- TASK BRIEF:
Repeat each entry exactly, but do not carry over the pictures.

============================================================

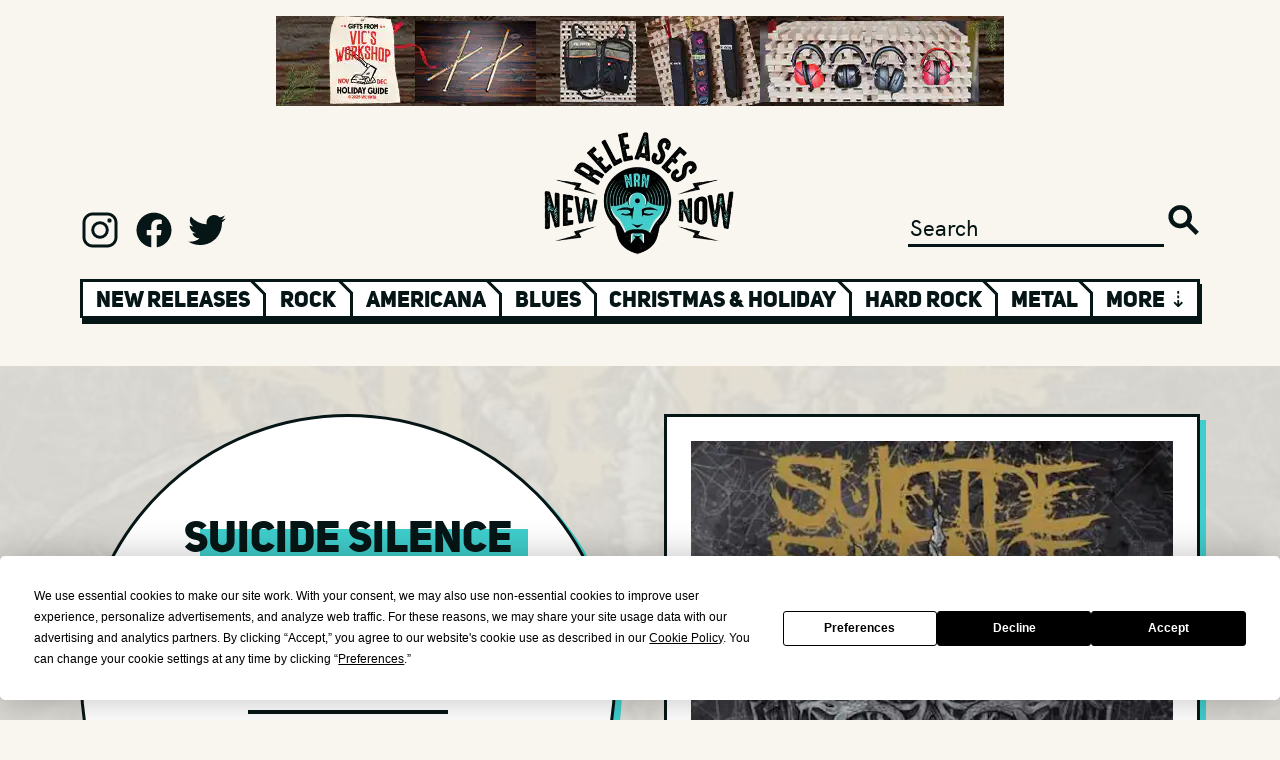

--- FILE ---
content_type: image/svg+xml
request_url: https://www.newreleasesnow.com/assets/images/logo-instagram.svg
body_size: -80
content:
<svg width="40" height="40" fill="none" xmlns="http://www.w3.org/2000/svg"><path d="M27.291 5.416a7.314 7.314 0 017.293 7.293V27.29a7.314 7.314 0 01-7.293 7.293H12.71a7.314 7.314 0 01-7.293-7.293V12.71a7.314 7.314 0 017.293-7.293h14.58zm0-2.916H12.71C7.094 2.5 2.5 7.094 2.5 12.709V27.29c0 5.616 4.594 10.21 10.209 10.21H27.29c5.615 0 10.209-4.594 10.209-10.209V12.71C37.5 7.094 32.906 2.5 27.291 2.5z" fill="#061515"/><path d="M29.479 12.709a2.187 2.187 0 110-4.375 2.187 2.187 0 010 4.375zM20 14.166A5.834 5.834 0 1114.166 20 5.84 5.84 0 0120 14.166zm0-2.916a8.75 8.75 0 100 17.5 8.75 8.75 0 000-17.5z" fill="#061515"/></svg>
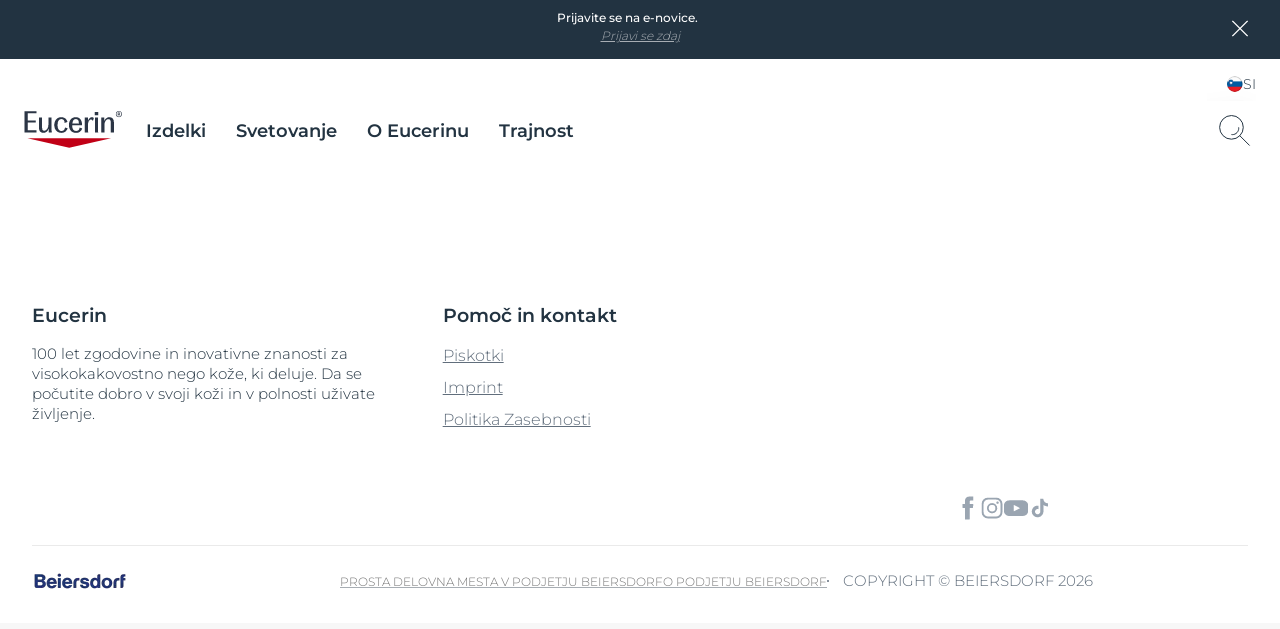

--- FILE ---
content_type: application/javascript
request_url: https://www.eucerin.si/dist/Eucerin/modules/HeaderInfoBar.b1f8cb0f.js
body_size: 468
content:
(window.webpackJsonp=window.webpackJsonp||[]).push([[44],{117:function(e,t,n){"use strict";n.r(t);var o=n(15),i=function(){function e(e){var t=this;this.element=e,document.querySelector("body").classList.add("info-bar-opened"),this.dataShownCookie=this.element.getAttribute("data-info-bar-shown-cookie"),this.closeBtn=this.element.querySelector(".close"),this.promotionLink=this.element.querySelector(".promotion a"),this.isPromotionBanner=this.element.classList.contains("promotion-banner"),this.hasParentContainer=this.element.parentElement&&"site"!==this.element.parentElement.id,this.hasParentContainer&&(this.element.parentElement.classList.add("info-bar-container"),this.element.hasAttribute("hidden")&&this.element.parentElement.setAttribute("hidden","")),this.isPromotionBanner&&this.viewPromotionEvent(),this.closeBtn.addEventListener("click",function(){document.querySelector("body").classList.remove("info-bar-opened"),t.element.classList.add("hidden"),t.hasParentContainer&&t.element.parentElement.classList.add("hidden"),t.hidePromotionBanner().setSessionParameter()}),this.promotionLink&&this.promotionLink.addEventListener("click",function(){t.isPromotionBanner&&t.selectPromotionEvent()})}return e.setup=function(t){void 0===t&&(t='[data-module="HeaderInfoBar"]'),Array.from(document.querySelectorAll(t)).filter(function(e){return!e.dataset.moduleInitialized}).forEach(function(t){new e(t),t.dataset.moduleInitialized="true"})},e.prototype.hidePromotionBanner=function(){return this.element.classList.add("hidden"),this.hasParentContainer&&this.element.parentElement.classList.add("hidden"),this.isPromotionBanner&&this.closePromotionEvent(),this},e.prototype.closePromotionEvent=function(){Object(o.i)("close_promotion")},e.prototype.viewPromotionEvent=function(){Object(o.i)("view_promotion")},e.prototype.selectPromotionEvent=function(){Object(o.i)("select_promotion")},e.prototype.setSessionParameter=function(){return document.cookie=this.dataShownCookie+"=true; path=/",this},e}();t.default=i,new i.setup}}]);
//# sourceMappingURL=/dist/Eucerin/./modules/HeaderInfoBar.b1f8cb0f.js.721bb64a.map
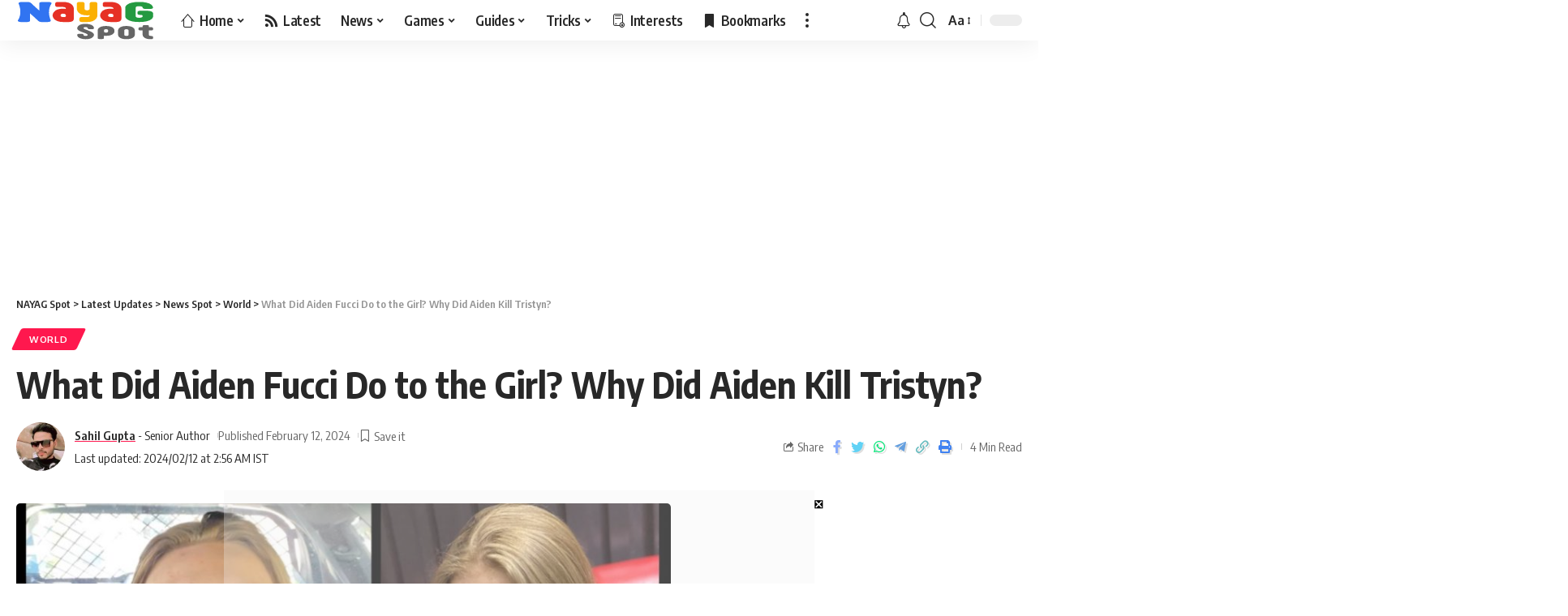

--- FILE ---
content_type: text/html; charset=utf-8
request_url: https://www.google.com/recaptcha/api2/aframe
body_size: 267
content:
<!DOCTYPE HTML><html><head><meta http-equiv="content-type" content="text/html; charset=UTF-8"></head><body><script nonce="9Q6Udq47_chuOnHXMIv72w">/** Anti-fraud and anti-abuse applications only. See google.com/recaptcha */ try{var clients={'sodar':'https://pagead2.googlesyndication.com/pagead/sodar?'};window.addEventListener("message",function(a){try{if(a.source===window.parent){var b=JSON.parse(a.data);var c=clients[b['id']];if(c){var d=document.createElement('img');d.src=c+b['params']+'&rc='+(localStorage.getItem("rc::a")?sessionStorage.getItem("rc::b"):"");window.document.body.appendChild(d);sessionStorage.setItem("rc::e",parseInt(sessionStorage.getItem("rc::e")||0)+1);localStorage.setItem("rc::h",'1769412633220');}}}catch(b){}});window.parent.postMessage("_grecaptcha_ready", "*");}catch(b){}</script></body></html>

============================================================

- FINISHED EXERCISE:
--- FILE ---
content_type: image/svg+xml
request_url: https://www.newreleasesnow.com/assets/images/logo-instagram.svg
body_size: -80
content:
<svg width="40" height="40" fill="none" xmlns="http://www.w3.org/2000/svg"><path d="M27.291 5.416a7.314 7.314 0 017.293 7.293V27.29a7.314 7.314 0 01-7.293 7.293H12.71a7.314 7.314 0 01-7.293-7.293V12.71a7.314 7.314 0 017.293-7.293h14.58zm0-2.916H12.71C7.094 2.5 2.5 7.094 2.5 12.709V27.29c0 5.616 4.594 10.21 10.209 10.21H27.29c5.615 0 10.209-4.594 10.209-10.209V12.71C37.5 7.094 32.906 2.5 27.291 2.5z" fill="#061515"/><path d="M29.479 12.709a2.187 2.187 0 110-4.375 2.187 2.187 0 010 4.375zM20 14.166A5.834 5.834 0 1114.166 20 5.84 5.84 0 0120 14.166zm0-2.916a8.75 8.75 0 100 17.5 8.75 8.75 0 000-17.5z" fill="#061515"/></svg>

--- FILE ---
content_type: application/javascript
request_url: https://www.eucerin.si/dist/Eucerin/modules/HeaderInfoBar.b1f8cb0f.js
body_size: 468
content:
(window.webpackJsonp=window.webpackJsonp||[]).push([[44],{117:function(e,t,n){"use strict";n.r(t);var o=n(15),i=function(){function e(e){var t=this;this.element=e,document.querySelector("body").classList.add("info-bar-opened"),this.dataShownCookie=this.element.getAttribute("data-info-bar-shown-cookie"),this.closeBtn=this.element.querySelector(".close"),this.promotionLink=this.element.querySelector(".promotion a"),this.isPromotionBanner=this.element.classList.contains("promotion-banner"),this.hasParentContainer=this.element.parentElement&&"site"!==this.element.parentElement.id,this.hasParentContainer&&(this.element.parentElement.classList.add("info-bar-container"),this.element.hasAttribute("hidden")&&this.element.parentElement.setAttribute("hidden","")),this.isPromotionBanner&&this.viewPromotionEvent(),this.closeBtn.addEventListener("click",function(){document.querySelector("body").classList.remove("info-bar-opened"),t.element.classList.add("hidden"),t.hasParentContainer&&t.element.parentElement.classList.add("hidden"),t.hidePromotionBanner().setSessionParameter()}),this.promotionLink&&this.promotionLink.addEventListener("click",function(){t.isPromotionBanner&&t.selectPromotionEvent()})}return e.setup=function(t){void 0===t&&(t='[data-module="HeaderInfoBar"]'),Array.from(document.querySelectorAll(t)).filter(function(e){return!e.dataset.moduleInitialized}).forEach(function(t){new e(t),t.dataset.moduleInitialized="true"})},e.prototype.hidePromotionBanner=function(){return this.element.classList.add("hidden"),this.hasParentContainer&&this.element.parentElement.classList.add("hidden"),this.isPromotionBanner&&this.closePromotionEvent(),this},e.prototype.closePromotionEvent=function(){Object(o.i)("close_promotion")},e.prototype.viewPromotionEvent=function(){Object(o.i)("view_promotion")},e.prototype.selectPromotionEvent=function(){Object(o.i)("select_promotion")},e.prototype.setSessionParameter=function(){return document.cookie=this.dataShownCookie+"=true; path=/",this},e}();t.default=i,new i.setup}}]);
//# sourceMappingURL=/dist/Eucerin/./modules/HeaderInfoBar.b1f8cb0f.js.721bb64a.map

--- FILE ---
content_type: text/html; charset=utf-8
request_url: https://www.google.com/recaptcha/api2/aframe
body_size: 267
content:
<!DOCTYPE HTML><html><head><meta http-equiv="content-type" content="text/html; charset=UTF-8"></head><body><script nonce="9Q6Udq47_chuOnHXMIv72w">/** Anti-fraud and anti-abuse applications only. See google.com/recaptcha */ try{var clients={'sodar':'https://pagead2.googlesyndication.com/pagead/sodar?'};window.addEventListener("message",function(a){try{if(a.source===window.parent){var b=JSON.parse(a.data);var c=clients[b['id']];if(c){var d=document.createElement('img');d.src=c+b['params']+'&rc='+(localStorage.getItem("rc::a")?sessionStorage.getItem("rc::b"):"");window.document.body.appendChild(d);sessionStorage.setItem("rc::e",parseInt(sessionStorage.getItem("rc::e")||0)+1);localStorage.setItem("rc::h",'1769412633220');}}}catch(b){}});window.parent.postMessage("_grecaptcha_ready", "*");}catch(b){}</script></body></html>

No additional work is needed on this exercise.